* 本文抜粋
Meteor 1.3ではmodulesのサポートが追加されます。本記事では、package/modulesのREADME.mdに従ってmodulesの使い方を説明します。

執筆時点のREADME.mdのバージョンはこちらです。

はじめに

Meteor 1.2でES2015のサポートが追加されましたが、期待の大きかったimport/export構文は入りませんでした。Meteor 1.3ではこの標準のモジュールシステムがサポートされるようになります。これはサーバサイドとクライアントサイドの両方で使えることができ、Meteorで長らく懸案事項だったファイルロード順の問題が解決されます。それでいて後方互換性を持ち、今までのコードもそのまま動きます。

モジュールを有効にする

Meteor 1.3ではmodulesパッケージはデフォルトでインストールされています。しかし、このパッケージは必須ではありません。これを既存アプリや既存パッケージに追加するかどうかは開発者の自由です。

アプリの場合は、meteor add modulesとすると有効にできます。もしくは、よりおすすめはmeteor add ecmascriptとすることです。ecmascriptにはmodulesが含まれているからです。

(データセットの行)
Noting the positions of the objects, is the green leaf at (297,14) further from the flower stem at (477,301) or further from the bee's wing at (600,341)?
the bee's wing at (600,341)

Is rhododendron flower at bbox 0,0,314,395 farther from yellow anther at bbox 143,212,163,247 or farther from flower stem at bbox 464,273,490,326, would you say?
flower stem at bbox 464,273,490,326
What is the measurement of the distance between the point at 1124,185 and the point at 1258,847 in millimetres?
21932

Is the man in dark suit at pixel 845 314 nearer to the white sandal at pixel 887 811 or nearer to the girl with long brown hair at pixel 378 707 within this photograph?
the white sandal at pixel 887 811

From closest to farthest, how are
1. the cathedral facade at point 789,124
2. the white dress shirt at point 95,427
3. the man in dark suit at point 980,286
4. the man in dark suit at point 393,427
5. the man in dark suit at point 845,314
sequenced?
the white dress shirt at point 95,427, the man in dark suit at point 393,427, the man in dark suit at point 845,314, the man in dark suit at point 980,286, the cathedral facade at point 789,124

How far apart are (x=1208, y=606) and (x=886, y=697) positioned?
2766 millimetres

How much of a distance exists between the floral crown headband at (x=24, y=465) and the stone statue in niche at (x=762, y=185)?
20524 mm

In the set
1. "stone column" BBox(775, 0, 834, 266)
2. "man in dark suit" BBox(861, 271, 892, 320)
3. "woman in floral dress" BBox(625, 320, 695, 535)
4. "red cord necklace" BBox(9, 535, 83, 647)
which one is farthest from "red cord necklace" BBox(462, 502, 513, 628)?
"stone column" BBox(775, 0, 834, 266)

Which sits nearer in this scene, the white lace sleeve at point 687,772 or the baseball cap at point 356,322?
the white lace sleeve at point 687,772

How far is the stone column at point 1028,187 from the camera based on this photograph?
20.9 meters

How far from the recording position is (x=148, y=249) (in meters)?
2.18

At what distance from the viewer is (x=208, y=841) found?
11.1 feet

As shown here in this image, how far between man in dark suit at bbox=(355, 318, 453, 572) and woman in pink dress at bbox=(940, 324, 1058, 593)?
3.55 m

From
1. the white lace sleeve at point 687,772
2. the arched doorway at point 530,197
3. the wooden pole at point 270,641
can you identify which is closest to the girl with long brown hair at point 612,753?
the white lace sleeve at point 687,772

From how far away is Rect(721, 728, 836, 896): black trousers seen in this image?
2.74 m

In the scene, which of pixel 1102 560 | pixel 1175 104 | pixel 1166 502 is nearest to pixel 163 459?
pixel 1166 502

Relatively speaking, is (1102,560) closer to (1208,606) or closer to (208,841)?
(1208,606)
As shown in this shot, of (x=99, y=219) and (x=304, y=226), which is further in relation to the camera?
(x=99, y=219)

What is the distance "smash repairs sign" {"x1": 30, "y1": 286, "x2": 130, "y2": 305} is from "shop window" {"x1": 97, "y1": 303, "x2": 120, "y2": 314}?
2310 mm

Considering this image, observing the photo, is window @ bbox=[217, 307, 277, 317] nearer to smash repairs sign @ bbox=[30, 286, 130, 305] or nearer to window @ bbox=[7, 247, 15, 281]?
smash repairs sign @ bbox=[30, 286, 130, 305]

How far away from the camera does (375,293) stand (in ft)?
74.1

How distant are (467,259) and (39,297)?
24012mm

* 作業内容
[1] Meteor 1.3のモジュールに関する本文抜粋では、アプリでmodulesを有効にする方法として、よりおすすめとされているコマンドは何か。
[2] Meteor 1.3のモジュールに関する本文抜粋を、最後の文の後から書き継ぐこと。

* 回答一覧
[1] meteor add ecmascript

[2]
パッケージの場合は、package.jsファイルのPackage.onUsePackage.onTestのセクションにapi.use("modules")を追加すると有効にできます。

ところで、ecmascriptパッケージを使わずにmodulesパッケージを使う意味があるかについて補足します。modulesパッケージのみを使った場合、NodeでおなじみのCommonJSのrequireexportsが提供されます。ecmascriptは単にimportexportの構文をCommonJSに変換しているだけになります。requireexportsを使ってMeteorアプリでNodeモジュールを使うこともできます。modulesを別パッケージに分けておくことで、ecmascriptが使えない場合でもrequireexportsが使えます。実際に、ecmascriptパッケージの実装はそのようになっています。

modulesパッケージ単体でも便利ですが、ecmascriptパッケージを使ってimportexportを使うことがおすすめです(requireexportsではなく)。より説得材料が必要であれば、http://benjamn.github.io/empirenode-2015をご覧ください。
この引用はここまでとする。